╭─ PASSAGE GIVEN
Gloucestershire Local History banner

A Method for Putting a 'Free Format' Database On-line

Guidelines No. 10         Issue 1.3:         June 2007

The purpose of these guidelines is to show how it is now possible for local historians to put 'free format' databases on-line without suffering the large costs that this currently entails when using commercial organisations. Examples are provided of four systems under development. An outline is given of the basic requirements to build such a system and groups wishing to learn more are invited to contact the author for more detailed information.

 

1. Introduction
2. A User's View
3. Outline Technical Description
4. Building Your Own System
5. Concluding Remarks

1.    Introduction          [top]

Most web sites created by local historians consist of static pages (just like this one) where the user can navigate between pages but the content of each page remains fixed. This is fine in many cases where the site contains a relatively small amount of information. However once a lot of information is involved some means is needed to select and display the information that is relevant at the time.
╰─
╭─ RECORD EXCERPTS
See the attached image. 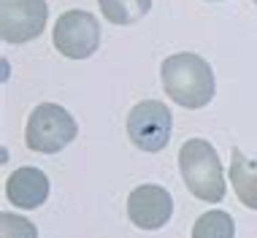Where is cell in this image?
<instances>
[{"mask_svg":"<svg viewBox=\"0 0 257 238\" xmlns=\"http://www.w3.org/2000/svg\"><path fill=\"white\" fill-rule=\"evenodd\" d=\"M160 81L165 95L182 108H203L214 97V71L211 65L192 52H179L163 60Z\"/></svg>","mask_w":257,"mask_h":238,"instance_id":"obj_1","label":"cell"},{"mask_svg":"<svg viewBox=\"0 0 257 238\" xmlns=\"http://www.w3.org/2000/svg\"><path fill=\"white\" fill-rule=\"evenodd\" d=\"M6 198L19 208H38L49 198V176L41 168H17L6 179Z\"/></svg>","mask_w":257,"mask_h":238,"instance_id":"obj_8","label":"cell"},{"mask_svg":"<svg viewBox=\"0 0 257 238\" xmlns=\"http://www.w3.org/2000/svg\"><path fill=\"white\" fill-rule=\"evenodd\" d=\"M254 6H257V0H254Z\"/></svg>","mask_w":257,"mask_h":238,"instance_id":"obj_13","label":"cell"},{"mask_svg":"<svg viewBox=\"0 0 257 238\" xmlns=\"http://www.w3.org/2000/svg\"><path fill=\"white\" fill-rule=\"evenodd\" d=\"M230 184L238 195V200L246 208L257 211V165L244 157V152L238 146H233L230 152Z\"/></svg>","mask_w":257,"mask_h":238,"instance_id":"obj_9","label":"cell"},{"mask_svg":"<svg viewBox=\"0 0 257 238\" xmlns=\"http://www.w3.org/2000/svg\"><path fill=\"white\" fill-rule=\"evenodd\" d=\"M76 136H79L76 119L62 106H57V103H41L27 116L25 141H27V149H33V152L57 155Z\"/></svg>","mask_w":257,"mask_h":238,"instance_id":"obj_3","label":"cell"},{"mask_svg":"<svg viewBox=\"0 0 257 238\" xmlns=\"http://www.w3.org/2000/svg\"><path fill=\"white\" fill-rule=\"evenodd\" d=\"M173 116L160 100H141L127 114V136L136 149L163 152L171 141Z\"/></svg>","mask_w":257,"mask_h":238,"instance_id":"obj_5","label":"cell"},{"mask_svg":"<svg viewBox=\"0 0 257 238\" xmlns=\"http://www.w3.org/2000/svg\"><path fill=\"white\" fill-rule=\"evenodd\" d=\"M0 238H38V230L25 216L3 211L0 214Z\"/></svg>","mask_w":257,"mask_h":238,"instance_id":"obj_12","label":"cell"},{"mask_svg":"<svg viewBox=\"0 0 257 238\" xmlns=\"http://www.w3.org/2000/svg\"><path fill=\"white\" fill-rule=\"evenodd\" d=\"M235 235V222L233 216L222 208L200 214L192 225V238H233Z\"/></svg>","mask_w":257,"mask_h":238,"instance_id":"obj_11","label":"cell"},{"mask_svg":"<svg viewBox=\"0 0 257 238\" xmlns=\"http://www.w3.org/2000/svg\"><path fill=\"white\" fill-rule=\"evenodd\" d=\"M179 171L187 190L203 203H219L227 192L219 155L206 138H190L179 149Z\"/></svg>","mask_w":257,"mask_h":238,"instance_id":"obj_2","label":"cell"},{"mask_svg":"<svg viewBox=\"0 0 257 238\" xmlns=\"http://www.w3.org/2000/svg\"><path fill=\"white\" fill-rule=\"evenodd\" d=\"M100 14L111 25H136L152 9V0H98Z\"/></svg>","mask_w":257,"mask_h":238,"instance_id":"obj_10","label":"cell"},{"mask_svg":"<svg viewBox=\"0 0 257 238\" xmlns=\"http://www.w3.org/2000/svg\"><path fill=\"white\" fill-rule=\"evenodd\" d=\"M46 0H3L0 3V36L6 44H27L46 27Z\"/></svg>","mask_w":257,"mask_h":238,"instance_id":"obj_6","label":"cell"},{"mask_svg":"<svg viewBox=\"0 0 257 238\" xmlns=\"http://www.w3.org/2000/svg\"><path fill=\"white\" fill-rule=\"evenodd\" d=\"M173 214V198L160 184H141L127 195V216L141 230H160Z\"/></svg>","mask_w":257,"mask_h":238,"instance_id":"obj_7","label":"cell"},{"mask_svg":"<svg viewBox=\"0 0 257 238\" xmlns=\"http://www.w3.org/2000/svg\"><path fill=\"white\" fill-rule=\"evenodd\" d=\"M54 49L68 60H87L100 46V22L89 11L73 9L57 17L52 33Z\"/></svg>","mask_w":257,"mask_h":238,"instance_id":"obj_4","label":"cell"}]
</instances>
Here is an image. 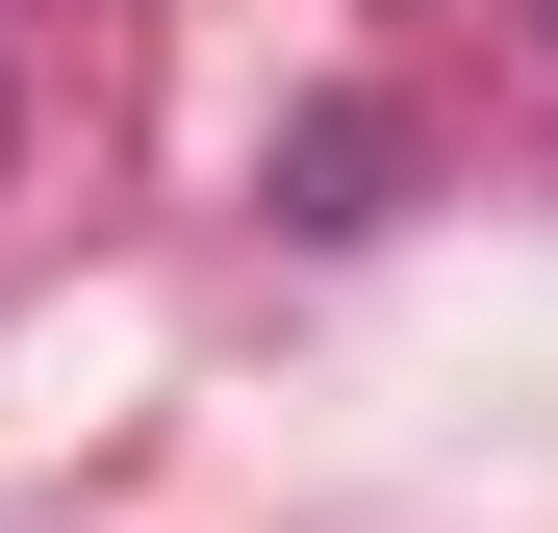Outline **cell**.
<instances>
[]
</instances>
╰─
╭─ RECORD EXCERPTS
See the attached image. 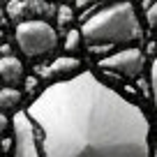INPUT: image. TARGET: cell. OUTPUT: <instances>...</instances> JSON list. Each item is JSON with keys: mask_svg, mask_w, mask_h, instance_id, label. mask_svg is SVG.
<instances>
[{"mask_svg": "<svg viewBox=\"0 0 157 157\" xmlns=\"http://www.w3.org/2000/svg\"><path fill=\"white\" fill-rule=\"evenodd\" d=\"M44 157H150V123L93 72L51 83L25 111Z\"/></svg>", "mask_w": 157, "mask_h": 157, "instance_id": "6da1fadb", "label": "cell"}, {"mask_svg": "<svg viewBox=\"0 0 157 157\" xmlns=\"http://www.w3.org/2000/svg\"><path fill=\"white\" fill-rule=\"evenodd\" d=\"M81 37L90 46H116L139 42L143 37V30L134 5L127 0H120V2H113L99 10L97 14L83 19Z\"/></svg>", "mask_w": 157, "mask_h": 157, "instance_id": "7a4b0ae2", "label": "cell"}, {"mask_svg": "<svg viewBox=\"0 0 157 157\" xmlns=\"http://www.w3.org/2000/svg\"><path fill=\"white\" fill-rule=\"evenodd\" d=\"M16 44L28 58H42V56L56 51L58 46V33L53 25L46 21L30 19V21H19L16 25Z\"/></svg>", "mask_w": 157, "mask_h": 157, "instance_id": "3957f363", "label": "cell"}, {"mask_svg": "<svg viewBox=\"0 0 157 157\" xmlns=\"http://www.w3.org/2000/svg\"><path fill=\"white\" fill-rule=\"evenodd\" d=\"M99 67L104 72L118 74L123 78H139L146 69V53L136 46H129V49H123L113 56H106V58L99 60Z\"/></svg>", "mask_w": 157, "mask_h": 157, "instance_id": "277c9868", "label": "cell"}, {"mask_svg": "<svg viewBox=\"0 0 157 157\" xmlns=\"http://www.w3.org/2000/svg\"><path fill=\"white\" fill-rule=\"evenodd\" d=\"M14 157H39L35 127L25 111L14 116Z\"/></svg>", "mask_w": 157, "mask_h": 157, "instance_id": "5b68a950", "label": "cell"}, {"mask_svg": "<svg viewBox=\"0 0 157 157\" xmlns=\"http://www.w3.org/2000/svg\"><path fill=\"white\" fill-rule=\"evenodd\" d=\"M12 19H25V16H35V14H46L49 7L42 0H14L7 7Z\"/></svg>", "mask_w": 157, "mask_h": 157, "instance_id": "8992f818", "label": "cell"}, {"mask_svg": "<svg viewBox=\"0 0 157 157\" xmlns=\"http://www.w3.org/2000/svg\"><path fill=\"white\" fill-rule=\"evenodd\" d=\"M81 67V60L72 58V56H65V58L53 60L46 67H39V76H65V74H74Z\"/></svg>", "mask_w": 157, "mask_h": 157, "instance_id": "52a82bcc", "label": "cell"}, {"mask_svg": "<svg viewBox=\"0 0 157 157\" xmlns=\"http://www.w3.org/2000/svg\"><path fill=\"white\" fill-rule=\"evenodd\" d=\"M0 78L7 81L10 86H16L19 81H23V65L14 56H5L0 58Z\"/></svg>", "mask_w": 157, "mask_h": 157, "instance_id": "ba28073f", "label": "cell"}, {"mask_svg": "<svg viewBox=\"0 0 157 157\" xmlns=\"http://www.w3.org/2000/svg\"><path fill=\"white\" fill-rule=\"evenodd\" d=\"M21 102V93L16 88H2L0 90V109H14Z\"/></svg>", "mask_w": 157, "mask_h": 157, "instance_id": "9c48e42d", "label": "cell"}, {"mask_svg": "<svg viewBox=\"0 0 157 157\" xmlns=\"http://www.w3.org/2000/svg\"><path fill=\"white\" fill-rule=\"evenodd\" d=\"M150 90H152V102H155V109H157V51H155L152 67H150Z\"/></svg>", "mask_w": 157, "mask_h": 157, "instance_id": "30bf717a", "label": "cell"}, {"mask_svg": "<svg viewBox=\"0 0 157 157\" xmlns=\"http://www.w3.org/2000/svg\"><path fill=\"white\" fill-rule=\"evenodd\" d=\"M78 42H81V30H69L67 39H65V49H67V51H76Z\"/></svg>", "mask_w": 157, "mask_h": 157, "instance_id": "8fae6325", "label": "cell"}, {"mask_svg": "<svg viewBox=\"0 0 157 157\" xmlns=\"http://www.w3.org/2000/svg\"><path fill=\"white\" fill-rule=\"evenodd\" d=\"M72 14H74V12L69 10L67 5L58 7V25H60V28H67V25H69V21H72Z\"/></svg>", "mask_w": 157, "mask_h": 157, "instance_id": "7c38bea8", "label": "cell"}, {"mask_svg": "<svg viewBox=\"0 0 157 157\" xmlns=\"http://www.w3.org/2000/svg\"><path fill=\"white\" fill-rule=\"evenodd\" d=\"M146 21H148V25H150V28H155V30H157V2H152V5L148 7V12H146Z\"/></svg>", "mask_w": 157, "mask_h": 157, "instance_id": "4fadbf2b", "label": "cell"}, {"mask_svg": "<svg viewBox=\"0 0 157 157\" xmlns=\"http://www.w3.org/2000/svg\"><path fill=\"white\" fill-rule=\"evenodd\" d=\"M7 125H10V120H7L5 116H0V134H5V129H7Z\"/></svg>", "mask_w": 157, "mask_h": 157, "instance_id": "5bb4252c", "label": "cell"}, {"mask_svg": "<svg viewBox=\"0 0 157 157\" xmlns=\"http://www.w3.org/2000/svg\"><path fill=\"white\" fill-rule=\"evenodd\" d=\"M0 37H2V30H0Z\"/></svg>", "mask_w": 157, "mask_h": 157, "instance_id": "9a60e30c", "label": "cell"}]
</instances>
╰─
■ SET TASK:
Repeat word for word the stretch of the local history guidelines from "Most web sites" through "at the time.". Nothing here depends on the lines above.

■ TASK RESPONSE:
Most web sites created by local historians consist of static pages (just like this one) where the user can navigate between pages but the content of each page remains fixed. This is fine in many cases where the site contains a relatively small amount of information. However once a lot of information is involved some means is needed to select and display the information that is relevant at the time.